### DOCUMENT TEXT
=== Begin Enclosure ===

“With this feeding system in the farrowing pen, we’re weaning pigs that are 900 grams heavier.”
Rik Bogaert and Nancy Verhaege
About the farm
- 350 sows in group housing
- Stable groups of 50 sows in a three-week system
- 1,500 fattening places
“Everything is now fully automated and based on the needs of the sow”
After careful consideration and consultation with colleagues, Rik and Nancy Bogaert-Verhaeghe made their decision. They switched to group housing with stable groups on Nedap feeding stations. For over a year now, the sows in the farrowing pen are fed automatically as well. The piglets have never been this heavy.
“At the end of ’93 we bought this farm and started modernising”, Rik Bogaert recalls. “In 2006, we expanded the sow herd and modified the breeding stall and gestation sections. Now we have around 350 sows in a three-week system. Before expanding, we took some time to see what our colleagues were doing. We wanted fixed groups of 50 sows, which fit exactly in one feeding station. So we chose Nedap feeding stations”, explains the pig farmer.
Maintaining production results
“Initial experiences were good, although it did take some getting used to. For the farmer as well as for the pigs”, Rik recalls. “We noticed it was more efficient to place the gilts and first-time sows in the gestation section a few days earlier. That way, they could get used to the system before the rest of the group came in.” During these changes, production results were nicely maintained. “We now have 30 to 31 piglets per sow per year, which is quite reasonable”, says Rik.

=== End Enclosure ===

### SOURCE DATA

=== Begin Enclosure ===

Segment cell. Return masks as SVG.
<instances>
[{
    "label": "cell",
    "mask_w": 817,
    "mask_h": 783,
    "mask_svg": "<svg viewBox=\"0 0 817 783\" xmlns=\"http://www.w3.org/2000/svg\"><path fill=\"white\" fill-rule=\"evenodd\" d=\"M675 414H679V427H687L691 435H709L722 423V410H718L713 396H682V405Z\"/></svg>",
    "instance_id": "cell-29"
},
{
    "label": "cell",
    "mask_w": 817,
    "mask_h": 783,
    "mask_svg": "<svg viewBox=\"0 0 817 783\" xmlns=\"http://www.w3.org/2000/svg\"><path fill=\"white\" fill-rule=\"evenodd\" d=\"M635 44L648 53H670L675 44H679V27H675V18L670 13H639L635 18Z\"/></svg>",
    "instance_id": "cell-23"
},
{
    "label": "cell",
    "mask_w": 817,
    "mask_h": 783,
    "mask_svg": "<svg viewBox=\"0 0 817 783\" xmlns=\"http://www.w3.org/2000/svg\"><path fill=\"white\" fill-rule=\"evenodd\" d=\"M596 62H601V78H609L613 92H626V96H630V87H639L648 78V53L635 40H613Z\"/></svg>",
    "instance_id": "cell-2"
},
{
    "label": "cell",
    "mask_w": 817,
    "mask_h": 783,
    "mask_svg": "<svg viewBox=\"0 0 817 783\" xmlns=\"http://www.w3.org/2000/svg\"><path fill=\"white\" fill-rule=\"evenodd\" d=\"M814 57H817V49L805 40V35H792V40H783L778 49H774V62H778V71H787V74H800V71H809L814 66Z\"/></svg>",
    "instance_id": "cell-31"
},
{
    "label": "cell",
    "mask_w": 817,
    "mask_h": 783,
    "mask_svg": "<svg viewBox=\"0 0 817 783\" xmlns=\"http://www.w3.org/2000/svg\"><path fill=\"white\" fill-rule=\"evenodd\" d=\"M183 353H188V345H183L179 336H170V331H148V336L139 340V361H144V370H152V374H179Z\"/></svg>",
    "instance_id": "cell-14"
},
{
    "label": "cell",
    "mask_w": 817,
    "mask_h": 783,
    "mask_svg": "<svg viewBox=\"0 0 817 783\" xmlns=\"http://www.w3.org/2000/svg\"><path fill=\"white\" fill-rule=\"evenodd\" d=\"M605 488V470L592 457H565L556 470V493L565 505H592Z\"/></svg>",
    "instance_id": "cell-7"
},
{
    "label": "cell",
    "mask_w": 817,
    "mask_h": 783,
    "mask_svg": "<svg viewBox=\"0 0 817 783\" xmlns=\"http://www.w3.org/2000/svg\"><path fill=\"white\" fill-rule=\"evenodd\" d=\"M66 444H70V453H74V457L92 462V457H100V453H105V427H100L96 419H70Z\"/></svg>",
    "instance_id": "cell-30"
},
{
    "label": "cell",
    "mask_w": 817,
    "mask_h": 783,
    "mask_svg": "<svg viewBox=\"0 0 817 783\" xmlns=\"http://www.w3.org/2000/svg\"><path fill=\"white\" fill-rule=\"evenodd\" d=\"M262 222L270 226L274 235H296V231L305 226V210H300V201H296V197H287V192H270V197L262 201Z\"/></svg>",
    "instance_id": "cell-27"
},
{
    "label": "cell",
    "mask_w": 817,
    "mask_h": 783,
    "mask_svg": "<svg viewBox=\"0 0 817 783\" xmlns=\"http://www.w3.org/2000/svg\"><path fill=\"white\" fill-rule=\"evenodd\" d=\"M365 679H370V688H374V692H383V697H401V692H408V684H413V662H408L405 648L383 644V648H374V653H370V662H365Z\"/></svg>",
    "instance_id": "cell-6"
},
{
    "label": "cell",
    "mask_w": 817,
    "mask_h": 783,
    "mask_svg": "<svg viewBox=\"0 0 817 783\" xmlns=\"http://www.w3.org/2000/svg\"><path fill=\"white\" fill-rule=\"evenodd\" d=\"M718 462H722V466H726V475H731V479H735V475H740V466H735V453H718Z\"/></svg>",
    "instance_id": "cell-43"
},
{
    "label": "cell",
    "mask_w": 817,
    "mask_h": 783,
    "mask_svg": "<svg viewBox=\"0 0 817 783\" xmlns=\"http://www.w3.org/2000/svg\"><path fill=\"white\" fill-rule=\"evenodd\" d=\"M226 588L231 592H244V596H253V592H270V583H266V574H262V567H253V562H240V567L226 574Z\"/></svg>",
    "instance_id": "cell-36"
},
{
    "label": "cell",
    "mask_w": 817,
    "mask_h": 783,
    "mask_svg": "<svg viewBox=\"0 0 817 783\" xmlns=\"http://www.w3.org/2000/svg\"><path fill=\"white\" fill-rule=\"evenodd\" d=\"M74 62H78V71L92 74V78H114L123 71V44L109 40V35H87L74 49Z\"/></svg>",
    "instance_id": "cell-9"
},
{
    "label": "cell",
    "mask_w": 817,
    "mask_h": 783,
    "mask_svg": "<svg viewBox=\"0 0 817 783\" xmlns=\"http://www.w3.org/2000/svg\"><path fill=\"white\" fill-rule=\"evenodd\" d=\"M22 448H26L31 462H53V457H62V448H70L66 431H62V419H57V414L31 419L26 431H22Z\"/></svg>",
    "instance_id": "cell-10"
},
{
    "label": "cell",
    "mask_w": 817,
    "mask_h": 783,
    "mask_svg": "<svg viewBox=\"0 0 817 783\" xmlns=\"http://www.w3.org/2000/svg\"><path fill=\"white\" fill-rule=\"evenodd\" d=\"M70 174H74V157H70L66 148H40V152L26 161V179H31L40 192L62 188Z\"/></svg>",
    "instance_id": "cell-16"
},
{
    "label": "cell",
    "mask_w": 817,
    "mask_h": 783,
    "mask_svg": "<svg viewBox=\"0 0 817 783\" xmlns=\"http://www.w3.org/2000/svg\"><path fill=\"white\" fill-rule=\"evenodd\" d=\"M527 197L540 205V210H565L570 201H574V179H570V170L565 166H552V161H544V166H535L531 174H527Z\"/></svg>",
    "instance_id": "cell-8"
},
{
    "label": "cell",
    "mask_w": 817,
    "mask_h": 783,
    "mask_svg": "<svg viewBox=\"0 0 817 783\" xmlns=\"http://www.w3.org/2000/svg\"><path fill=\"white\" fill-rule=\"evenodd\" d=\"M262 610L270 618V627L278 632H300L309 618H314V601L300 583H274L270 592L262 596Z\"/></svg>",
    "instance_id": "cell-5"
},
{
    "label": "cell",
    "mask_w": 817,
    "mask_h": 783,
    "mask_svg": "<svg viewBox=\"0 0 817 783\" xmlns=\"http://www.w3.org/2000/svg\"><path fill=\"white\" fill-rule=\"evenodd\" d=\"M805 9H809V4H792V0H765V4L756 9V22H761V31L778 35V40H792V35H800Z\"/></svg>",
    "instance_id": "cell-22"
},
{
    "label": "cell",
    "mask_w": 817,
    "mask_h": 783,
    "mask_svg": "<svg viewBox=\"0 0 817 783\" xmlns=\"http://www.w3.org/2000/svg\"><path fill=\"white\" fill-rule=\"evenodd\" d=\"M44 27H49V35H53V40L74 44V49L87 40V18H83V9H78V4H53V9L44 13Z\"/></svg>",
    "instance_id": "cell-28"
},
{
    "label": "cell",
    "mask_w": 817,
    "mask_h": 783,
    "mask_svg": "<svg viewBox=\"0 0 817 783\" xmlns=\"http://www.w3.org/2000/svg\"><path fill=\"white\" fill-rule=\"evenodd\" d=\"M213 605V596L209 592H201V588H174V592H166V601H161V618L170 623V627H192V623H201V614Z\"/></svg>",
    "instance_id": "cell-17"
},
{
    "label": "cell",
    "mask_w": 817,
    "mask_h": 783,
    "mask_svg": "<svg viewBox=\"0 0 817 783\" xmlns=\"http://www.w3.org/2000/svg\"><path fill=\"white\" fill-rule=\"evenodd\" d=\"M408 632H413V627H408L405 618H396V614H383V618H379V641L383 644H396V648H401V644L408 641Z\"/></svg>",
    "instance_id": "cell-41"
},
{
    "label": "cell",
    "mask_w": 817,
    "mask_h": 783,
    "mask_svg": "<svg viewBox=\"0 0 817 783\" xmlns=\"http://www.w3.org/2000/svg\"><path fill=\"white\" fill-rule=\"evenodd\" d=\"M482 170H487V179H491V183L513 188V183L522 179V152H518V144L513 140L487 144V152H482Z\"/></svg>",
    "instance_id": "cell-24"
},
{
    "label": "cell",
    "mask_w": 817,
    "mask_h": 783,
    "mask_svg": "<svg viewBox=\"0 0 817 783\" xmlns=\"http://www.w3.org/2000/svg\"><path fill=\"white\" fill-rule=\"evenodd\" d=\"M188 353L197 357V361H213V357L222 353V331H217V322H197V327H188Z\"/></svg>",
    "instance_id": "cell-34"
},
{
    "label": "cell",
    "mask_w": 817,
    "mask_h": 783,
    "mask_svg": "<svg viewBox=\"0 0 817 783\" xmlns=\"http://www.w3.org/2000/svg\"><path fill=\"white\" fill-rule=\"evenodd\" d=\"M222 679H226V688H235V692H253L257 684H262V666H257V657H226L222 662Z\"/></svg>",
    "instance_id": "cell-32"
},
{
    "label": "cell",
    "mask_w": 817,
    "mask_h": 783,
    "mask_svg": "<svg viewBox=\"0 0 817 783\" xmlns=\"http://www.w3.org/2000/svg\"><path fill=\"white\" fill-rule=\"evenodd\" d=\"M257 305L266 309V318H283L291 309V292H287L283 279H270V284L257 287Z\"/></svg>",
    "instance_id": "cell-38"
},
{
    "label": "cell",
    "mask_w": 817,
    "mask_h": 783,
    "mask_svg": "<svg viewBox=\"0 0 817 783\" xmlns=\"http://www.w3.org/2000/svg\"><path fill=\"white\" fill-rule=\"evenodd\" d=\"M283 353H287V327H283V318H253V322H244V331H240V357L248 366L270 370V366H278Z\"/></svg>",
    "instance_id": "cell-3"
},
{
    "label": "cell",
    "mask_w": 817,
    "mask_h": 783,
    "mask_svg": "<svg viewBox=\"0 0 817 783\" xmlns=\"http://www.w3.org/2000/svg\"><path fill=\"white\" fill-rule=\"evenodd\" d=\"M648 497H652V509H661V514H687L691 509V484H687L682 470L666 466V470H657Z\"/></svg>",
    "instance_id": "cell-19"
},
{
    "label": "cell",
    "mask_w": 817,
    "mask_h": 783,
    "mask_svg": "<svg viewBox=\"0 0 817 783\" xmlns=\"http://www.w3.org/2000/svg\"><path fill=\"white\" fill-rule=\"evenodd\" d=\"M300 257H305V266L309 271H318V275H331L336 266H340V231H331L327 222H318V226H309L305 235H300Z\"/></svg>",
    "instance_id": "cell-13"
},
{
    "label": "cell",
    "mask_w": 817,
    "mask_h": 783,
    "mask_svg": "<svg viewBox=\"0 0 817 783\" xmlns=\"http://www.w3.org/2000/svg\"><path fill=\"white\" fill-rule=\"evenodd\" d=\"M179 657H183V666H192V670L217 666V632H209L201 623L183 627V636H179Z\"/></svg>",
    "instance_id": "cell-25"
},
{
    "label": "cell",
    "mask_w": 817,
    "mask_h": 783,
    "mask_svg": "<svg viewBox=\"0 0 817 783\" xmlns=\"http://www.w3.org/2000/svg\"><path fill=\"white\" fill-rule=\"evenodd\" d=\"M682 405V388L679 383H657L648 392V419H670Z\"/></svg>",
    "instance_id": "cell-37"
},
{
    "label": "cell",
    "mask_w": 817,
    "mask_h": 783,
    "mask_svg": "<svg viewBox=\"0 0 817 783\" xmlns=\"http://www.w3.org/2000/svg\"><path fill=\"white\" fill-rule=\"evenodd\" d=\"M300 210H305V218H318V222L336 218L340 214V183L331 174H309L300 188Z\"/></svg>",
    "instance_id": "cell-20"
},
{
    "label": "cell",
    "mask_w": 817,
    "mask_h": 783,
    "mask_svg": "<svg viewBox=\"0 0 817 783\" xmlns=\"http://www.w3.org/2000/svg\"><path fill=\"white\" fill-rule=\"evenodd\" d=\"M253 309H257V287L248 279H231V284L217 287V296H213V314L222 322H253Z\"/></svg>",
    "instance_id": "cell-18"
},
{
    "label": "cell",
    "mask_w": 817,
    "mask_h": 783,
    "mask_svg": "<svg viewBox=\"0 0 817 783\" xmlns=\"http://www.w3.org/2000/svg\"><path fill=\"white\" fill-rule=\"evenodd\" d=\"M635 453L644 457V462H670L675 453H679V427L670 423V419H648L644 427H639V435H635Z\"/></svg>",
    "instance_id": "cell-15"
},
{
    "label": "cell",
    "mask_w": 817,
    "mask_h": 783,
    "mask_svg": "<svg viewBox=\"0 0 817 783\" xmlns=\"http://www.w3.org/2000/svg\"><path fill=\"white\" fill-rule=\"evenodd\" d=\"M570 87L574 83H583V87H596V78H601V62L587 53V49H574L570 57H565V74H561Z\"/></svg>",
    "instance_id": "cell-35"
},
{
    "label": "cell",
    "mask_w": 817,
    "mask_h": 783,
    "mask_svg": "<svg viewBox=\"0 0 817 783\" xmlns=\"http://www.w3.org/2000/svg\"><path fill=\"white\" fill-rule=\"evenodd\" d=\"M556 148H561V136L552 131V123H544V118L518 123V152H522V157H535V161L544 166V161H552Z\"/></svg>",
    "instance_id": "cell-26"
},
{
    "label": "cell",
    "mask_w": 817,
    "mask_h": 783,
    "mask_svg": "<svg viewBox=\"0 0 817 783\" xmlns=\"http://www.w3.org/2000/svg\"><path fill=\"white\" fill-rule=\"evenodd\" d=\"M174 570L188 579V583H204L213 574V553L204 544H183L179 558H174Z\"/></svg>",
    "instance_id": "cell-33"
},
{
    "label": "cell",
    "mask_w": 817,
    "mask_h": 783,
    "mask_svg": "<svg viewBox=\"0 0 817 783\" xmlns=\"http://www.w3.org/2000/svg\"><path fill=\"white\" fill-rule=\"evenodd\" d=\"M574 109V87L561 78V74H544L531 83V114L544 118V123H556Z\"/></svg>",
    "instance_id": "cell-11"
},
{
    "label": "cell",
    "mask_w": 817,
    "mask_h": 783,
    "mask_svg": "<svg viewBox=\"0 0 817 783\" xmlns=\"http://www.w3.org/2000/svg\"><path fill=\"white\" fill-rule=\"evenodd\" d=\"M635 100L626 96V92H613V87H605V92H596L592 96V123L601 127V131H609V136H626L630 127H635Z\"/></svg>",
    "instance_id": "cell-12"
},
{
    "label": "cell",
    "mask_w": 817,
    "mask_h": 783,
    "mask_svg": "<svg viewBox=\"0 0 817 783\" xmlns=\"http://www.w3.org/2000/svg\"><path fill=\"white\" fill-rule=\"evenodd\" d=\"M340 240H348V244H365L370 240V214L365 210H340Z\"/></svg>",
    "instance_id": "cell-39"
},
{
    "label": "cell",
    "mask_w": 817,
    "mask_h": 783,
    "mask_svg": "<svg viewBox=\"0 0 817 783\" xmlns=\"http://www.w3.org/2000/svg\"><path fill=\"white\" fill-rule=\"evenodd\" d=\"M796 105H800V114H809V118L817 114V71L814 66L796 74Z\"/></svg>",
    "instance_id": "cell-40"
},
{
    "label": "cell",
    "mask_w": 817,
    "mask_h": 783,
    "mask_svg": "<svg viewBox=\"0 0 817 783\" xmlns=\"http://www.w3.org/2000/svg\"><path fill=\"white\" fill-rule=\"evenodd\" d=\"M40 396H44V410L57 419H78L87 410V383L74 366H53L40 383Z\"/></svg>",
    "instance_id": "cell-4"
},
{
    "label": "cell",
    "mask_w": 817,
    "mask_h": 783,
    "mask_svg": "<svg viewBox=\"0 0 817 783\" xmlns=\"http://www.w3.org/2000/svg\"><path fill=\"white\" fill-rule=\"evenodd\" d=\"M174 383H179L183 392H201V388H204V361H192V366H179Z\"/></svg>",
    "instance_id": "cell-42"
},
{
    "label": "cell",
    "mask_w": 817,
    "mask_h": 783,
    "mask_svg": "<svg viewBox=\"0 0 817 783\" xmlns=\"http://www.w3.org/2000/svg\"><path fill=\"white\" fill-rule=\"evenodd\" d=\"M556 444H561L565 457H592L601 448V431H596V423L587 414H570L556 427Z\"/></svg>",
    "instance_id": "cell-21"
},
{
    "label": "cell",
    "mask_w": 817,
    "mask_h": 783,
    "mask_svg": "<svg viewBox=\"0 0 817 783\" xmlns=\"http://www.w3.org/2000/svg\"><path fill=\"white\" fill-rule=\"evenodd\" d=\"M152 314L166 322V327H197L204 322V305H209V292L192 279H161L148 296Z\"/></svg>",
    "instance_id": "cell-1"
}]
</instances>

=== End Enclosure ===

### HOW TO COMPLETE THIS TASK
Can you retype everything in the pig farm text from "After careful consideration" down to "been this heavy.", without changing a word? The records have nothing to do with the pig farm text.

### PROBLEM SOLUTION
After careful consideration and consultation with colleagues, Rik and Nancy Bogaert-Verhaeghe made their decision. They switched to group housing with stable groups on Nedap feeding stations. For over a year now, the sows in the farrowing pen are fed automatically as well. The piglets have never been this heavy.